Every other week, you may come across a new Initial Public Offering (IPO) in the market. This is when a company lists its shares for trading for the first time. The stocks are then available in the secondary market—the regular market where much of the daily buying and selling happens.
So here are some practical tips to keep in mind while investing in IPOs:
Before you understand how to invest successfully, you need to learn how the process works. Unlike buying in the secondary market, you have to bid for shares. Every IPO offers shares in lots – a certain quantity of shares like 10, 35, 44, etc. You can only bid for multiples of these shares. The bidding amount falls within a certain range. The higher you bid, the greater are your chances of getting allotted shares. The company then takes into account all the bids by investors and then allots shares.
The price of your bid is not the only thing that decides whether you get shares or not. It depends on the demand for shares too. This is called ‘oversubscription’. In this case, the allotment becomes complicated. Think about it – you have only 100 shares on offer but have bids asking for say, 200 shares. Everyone gets allotted a lower number of shares than they asked for. Some may not even get any shares.
A company’s IPO has to be subscribed a minimum 90%, according to the market regulator, Securities and Exchange Board of India (SEBI). Otherwise, the company cannot get listed on the stock exchange. Underwriters usually buy the remaining shares on offer. These are financial institutions and intermediaries like brokerage firms, investment banks, etc. They are usually paid a commission at the start of the IPO process in exchange for the promise to buy the remaining shares.

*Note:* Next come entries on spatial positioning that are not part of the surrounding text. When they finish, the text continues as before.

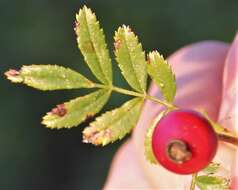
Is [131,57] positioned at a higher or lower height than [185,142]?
higher

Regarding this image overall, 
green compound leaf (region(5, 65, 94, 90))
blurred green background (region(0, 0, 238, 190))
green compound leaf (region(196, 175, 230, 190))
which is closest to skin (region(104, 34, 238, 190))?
green compound leaf (region(196, 175, 230, 190))

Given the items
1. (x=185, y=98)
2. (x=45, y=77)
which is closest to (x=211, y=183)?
(x=45, y=77)

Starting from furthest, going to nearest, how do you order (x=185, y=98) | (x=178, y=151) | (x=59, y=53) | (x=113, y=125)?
(x=59, y=53)
(x=185, y=98)
(x=113, y=125)
(x=178, y=151)

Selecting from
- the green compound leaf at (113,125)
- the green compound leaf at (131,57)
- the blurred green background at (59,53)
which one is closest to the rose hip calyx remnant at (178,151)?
the green compound leaf at (113,125)

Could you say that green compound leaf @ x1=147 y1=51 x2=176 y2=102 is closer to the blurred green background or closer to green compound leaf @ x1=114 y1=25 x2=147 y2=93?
green compound leaf @ x1=114 y1=25 x2=147 y2=93

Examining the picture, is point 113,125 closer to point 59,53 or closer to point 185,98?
point 185,98

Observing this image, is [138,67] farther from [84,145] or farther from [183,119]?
[84,145]
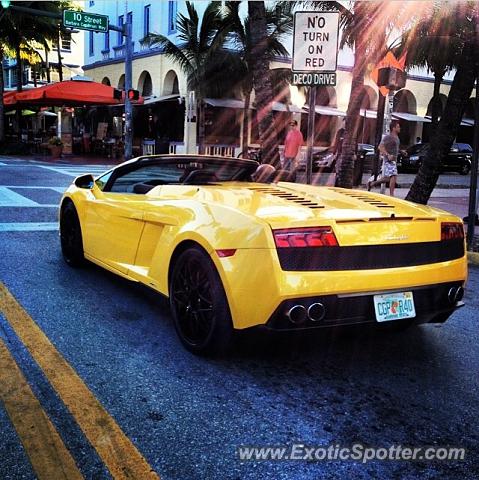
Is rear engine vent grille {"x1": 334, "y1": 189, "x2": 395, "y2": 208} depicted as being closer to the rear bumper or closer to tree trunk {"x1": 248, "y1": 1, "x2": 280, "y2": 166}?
the rear bumper

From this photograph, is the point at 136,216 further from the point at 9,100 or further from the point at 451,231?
the point at 9,100

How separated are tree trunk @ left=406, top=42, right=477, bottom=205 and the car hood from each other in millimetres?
5536

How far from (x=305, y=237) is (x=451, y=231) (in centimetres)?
111

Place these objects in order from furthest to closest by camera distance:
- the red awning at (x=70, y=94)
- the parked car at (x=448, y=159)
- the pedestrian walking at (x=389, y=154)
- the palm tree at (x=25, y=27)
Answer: the palm tree at (x=25, y=27) → the parked car at (x=448, y=159) → the red awning at (x=70, y=94) → the pedestrian walking at (x=389, y=154)

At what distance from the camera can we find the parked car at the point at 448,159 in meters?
25.6

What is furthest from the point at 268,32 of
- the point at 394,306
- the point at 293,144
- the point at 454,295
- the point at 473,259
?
the point at 394,306

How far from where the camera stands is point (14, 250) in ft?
21.2

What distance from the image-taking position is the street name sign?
1895 centimetres

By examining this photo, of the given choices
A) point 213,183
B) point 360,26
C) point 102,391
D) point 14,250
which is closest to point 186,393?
point 102,391

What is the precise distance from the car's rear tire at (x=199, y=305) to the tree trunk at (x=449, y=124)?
663cm

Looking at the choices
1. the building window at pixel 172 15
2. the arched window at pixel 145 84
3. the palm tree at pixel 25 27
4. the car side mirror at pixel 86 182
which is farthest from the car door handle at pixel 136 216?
the arched window at pixel 145 84

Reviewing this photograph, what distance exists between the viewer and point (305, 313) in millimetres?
3084

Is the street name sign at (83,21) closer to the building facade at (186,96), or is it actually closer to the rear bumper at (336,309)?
the building facade at (186,96)

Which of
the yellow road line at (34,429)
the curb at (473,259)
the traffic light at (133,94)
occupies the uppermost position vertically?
the traffic light at (133,94)
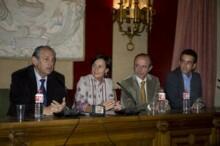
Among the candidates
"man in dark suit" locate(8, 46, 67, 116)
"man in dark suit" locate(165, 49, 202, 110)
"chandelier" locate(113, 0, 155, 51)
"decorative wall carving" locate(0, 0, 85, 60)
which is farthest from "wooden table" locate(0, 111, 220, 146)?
"chandelier" locate(113, 0, 155, 51)

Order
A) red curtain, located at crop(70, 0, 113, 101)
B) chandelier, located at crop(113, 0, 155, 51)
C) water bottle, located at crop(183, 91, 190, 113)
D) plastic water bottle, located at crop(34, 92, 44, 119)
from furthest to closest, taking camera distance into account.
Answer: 1. chandelier, located at crop(113, 0, 155, 51)
2. red curtain, located at crop(70, 0, 113, 101)
3. water bottle, located at crop(183, 91, 190, 113)
4. plastic water bottle, located at crop(34, 92, 44, 119)

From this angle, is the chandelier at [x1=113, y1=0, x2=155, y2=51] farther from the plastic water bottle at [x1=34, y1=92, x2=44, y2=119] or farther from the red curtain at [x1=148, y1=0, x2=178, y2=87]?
the plastic water bottle at [x1=34, y1=92, x2=44, y2=119]

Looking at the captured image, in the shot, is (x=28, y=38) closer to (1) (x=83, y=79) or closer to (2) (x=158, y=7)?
(1) (x=83, y=79)

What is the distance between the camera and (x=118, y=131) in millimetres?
3145

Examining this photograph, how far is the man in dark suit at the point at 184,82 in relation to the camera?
4258 millimetres

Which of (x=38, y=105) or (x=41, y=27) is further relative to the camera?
(x=41, y=27)

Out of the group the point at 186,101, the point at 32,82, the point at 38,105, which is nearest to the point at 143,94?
the point at 186,101

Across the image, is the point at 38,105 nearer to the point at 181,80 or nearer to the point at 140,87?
the point at 140,87

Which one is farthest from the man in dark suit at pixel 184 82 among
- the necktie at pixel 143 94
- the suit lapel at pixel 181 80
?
the necktie at pixel 143 94

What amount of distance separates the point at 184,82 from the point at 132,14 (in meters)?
1.37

Allotment also depends on the category in which you are investing in. If you invest through the Qualified Institutional Buyer (QIB) category, life is a whole lot simpler. Every investor is allotted shares proportionally. The complication happens if you invest as a retail investor. You are not allotted shares proportionally, especially if the IPO is oversubscribed. This is because companies allocate a certain amount for retail investors. That’s the maximum amount of shares that can be distributed to regular investors.

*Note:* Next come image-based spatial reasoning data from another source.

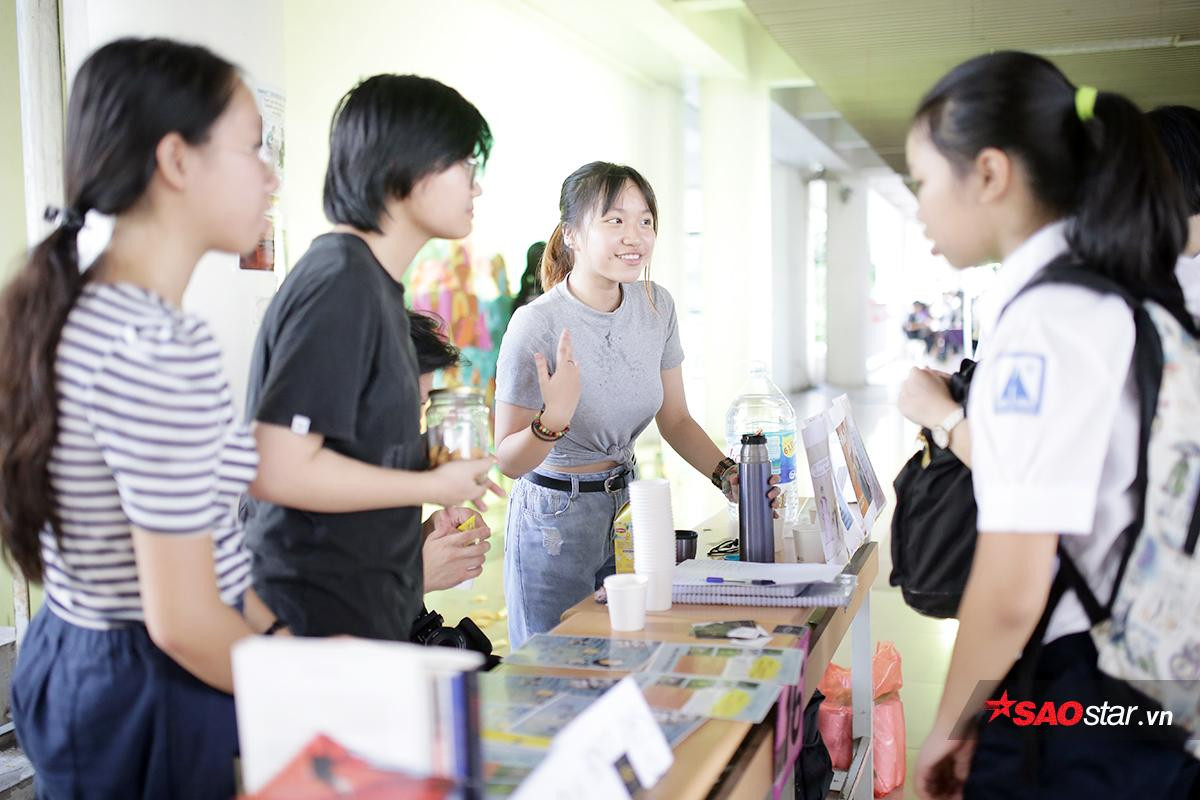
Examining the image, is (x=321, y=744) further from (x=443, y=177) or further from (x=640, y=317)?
(x=640, y=317)

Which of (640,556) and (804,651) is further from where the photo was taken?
(640,556)

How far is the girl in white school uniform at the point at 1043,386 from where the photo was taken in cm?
116

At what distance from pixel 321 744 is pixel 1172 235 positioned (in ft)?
3.45

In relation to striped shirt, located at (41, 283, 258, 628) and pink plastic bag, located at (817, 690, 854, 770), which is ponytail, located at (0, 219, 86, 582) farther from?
pink plastic bag, located at (817, 690, 854, 770)

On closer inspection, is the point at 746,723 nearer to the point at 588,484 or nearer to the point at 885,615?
the point at 588,484

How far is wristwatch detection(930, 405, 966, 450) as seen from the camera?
4.71 ft

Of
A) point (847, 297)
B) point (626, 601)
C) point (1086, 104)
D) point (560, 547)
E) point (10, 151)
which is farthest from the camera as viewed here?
point (847, 297)

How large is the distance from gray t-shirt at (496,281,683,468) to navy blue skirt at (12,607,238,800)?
1330 millimetres

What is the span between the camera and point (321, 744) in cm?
83

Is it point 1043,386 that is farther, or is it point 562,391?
point 562,391

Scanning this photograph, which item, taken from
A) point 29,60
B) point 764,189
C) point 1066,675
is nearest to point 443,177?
point 1066,675

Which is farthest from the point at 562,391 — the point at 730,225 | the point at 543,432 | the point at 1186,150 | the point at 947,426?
the point at 730,225

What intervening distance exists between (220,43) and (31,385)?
8.04ft

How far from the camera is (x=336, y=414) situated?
1.38 m
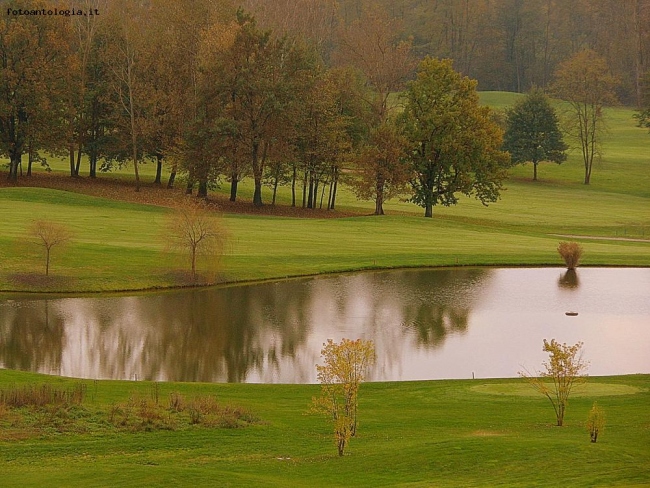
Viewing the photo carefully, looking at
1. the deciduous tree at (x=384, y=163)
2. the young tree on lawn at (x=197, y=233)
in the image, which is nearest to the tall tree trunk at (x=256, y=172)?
the deciduous tree at (x=384, y=163)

Allotment becomes complicated in the case of retail oversubscription. First, the company totals all the retail bids. It then divides this amount by the value of the minimum ‘lot’. This will give the number of retail investors who will be allotted shares. So if a company offers shares worth Rs 10 lakh and the minimum lot is worth Rs 1,000, then only 1,000 retail investors can get allotted shares. If there are more than 1000 retail investors who have bid, then the eligible retail investors are then chosen by a computer like a draw.

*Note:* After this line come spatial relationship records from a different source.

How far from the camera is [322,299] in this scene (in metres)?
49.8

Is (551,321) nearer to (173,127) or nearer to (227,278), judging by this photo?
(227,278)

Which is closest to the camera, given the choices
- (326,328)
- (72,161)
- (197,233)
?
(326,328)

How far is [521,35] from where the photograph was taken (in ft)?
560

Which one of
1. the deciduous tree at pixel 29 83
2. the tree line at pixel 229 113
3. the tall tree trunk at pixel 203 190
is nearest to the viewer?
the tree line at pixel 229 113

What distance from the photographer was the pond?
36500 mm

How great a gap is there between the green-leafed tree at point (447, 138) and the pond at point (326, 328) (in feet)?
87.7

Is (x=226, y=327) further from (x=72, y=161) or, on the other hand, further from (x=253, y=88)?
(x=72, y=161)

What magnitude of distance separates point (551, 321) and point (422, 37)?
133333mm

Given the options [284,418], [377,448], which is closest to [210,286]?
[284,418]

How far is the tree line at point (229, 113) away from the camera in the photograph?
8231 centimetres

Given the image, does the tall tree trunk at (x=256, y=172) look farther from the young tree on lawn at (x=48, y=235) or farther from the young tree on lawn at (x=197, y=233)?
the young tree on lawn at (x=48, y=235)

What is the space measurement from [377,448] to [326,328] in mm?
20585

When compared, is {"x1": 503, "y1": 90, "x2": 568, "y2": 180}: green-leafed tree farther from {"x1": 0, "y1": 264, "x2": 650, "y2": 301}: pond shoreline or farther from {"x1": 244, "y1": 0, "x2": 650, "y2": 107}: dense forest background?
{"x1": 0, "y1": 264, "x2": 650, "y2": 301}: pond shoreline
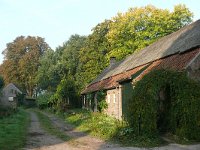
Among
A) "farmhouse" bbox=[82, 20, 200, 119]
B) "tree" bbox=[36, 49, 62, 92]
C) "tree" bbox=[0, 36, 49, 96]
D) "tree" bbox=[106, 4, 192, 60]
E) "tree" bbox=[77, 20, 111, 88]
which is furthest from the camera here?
"tree" bbox=[0, 36, 49, 96]

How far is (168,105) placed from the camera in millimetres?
17984

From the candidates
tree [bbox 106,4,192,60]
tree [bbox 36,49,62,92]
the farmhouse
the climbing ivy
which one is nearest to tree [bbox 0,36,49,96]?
tree [bbox 36,49,62,92]

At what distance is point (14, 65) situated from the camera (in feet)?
273

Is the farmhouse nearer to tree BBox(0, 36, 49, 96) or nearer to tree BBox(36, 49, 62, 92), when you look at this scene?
tree BBox(36, 49, 62, 92)

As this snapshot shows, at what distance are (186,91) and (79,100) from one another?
35542mm

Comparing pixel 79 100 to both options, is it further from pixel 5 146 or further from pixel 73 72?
pixel 5 146

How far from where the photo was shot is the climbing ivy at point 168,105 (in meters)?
15.9

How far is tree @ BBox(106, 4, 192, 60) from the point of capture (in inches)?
1885

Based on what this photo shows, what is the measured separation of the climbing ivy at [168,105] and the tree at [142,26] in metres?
31.1

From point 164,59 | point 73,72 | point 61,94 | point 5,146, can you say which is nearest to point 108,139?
point 5,146

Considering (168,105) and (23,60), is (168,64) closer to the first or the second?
(168,105)

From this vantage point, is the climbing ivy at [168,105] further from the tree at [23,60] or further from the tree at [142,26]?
the tree at [23,60]

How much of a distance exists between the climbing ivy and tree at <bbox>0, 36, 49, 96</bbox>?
66.7m

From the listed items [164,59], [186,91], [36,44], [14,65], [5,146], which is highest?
[36,44]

Try to determine the popularity of the IPO. If it is likely to be oversubscribed, then bid on the higher side of the price range. Also, try to bid for a larger amount, say Rs 1-2 lakh, not just the minimum lot. This increases your chances of being allotted shares. Also, investors cannot get allotted shares less than the minimum lot. So it’s better to bid for a larger amount. Of course, if the IPO is oversubscribed by only a small amount, then all retail investors get allotted the minimum amount first. The remaining shares are then allotted for the larger bidders.